Alors que la dynamique autour de NIS 2 s’accélère, l’ANSSI avance sur le terrain opérationnel. Avec ReCyF, l’Agence installe dès maintenant les règles du jeu, et invite les organisations à ne plus attendre.
Une urgence assumée face à une menace déjà installée
Le message est clair, presque martelé. « Face à une menace cyber qui ne faiblit pas, il y a urgence à déployer les bonnes pratiques de sécurité à grande échelle », insiste Vincent Strubel, directeur général de l’ANSSI.

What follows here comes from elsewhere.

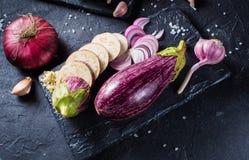 Etwas Auberginen, Knoblauch und rote Zwiebel auf einem schwarzen Brett und einem backgr stockfotografie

C’est dans ce contexte que l’Agence a réuni, le 17 mars 2026 au Campus Cyber, un large écosystème d’acteurs institutionnels, sectoriels et publics. L’objectif est double : mobiliser les relais clés et enclencher une dynamique collective autour de NIS 2.
Car au-delà du calendrier réglementaire, l’enjeu est immédiat. L’ANSSI ne parle pas de conformité future, mais de sécurisation présente. Elle encourage les organisations à « s’engager sans attendre » dans une démarche cohérente avec la directive, tout en diffusant plus largement les bonnes pratiques.
Cette stratégie s’inscrit dans la continuité d’un accompagnement engagé depuis plus de deux ans : webinaires, supports pédagogiques, consultations, service de pré-enregistrement… autant de briques destinées à préparer le terrain avant même l’entrée en vigueur complète du cadre.
ReCyF, un référentiel pivot… déjà structurant
Au cœur de cette accélération : le Référentiel Cyber France (ReCyF), dévoilé en version de travail. Présenté comme un simple document transitoire, il s’impose déjà comme un socle. « Il ne faut surtout pas attendre pour le mettre en œuvre », insiste Vincent Strubel. L’enjeu est double : anticiper la conformité à venir et se protéger d’une menace déjà bien réelle.
Concrètement, ReCyF formalise une logique structurante : des objectifs de sécurité obligatoires — le “quoi” — et des moyens acceptables de conformité — le “comment”.
Le document détaille ainsi une série d’objectifs couvrant la gouvernance, la gestion des risques, les accès, la détection des incidents ou encore la continuité d’activité. Il introduit également un principe central : la proportionnalité. Le niveau d’exigence dépendra de la maturité et des ressources des entités, ainsi que de leur criticité.
Autre bascule majeure soulignée par les observateurs du secteur : la fin du déclaratif. « Ce qui compte, ce n’est plus de déclarer… mais de démontrer », analyse Julien Steunou (Board of Cyber). La conformité devient traçable, justifiable — et, à terme, auditée en continu.
Outiller l’écosystème pour passer à l’action
Parmi les annonces, un outil de comparaison des référentiels permet aux organisations déjà engagées de positionner ReCyF par rapport aux normes existantes, qu’elles soient sectorielles, nationales ou internationales. Un levier pour éviter les redondances et accélérer l’alignement.
En parallèle, un référentiel de mesures basiques sera prochainement publié. Objectif : cibler « les mesures les moins coûteuses, avec l’impact de sécurisation le plus fort », notamment pour les structures les moins matures.
L’ensemble de ces ressources est centralisé sur MesServicesCyber, conçu comme point d’entrée opérationnel pour s’approprier NIS 2. Le pré-enregistrement, déjà ouvert aux entreprises, est présenté comme « une étape essentielle » pour préparer la mise en conformité.
Installer dès maintenant une logique de résilience collective
Derrière ces annonces, une ligne directrice se dessine : ne pas attendre pour agir.
Alors que la transposition française accuse du retard, l’ANSSI choisit de structurer dès maintenant les pratiques. ReCyF devient ainsi plus qu’un référentiel : un instrument de convergence, capable d’aligner progressivement l’ensemble de l’écosystème.
« L’intégrer dès à présent dans sa stratégie de sécurité, c’est prendre un coup d’avance », résume Vincent Strubel. L’ambition est explicite : renforcer la cybersécurité à grande échelle et préparer une résilience collective, en cohérence avec la stratégie nationale.
Autrement dit, NIS 2 est déjà en train de s’installer.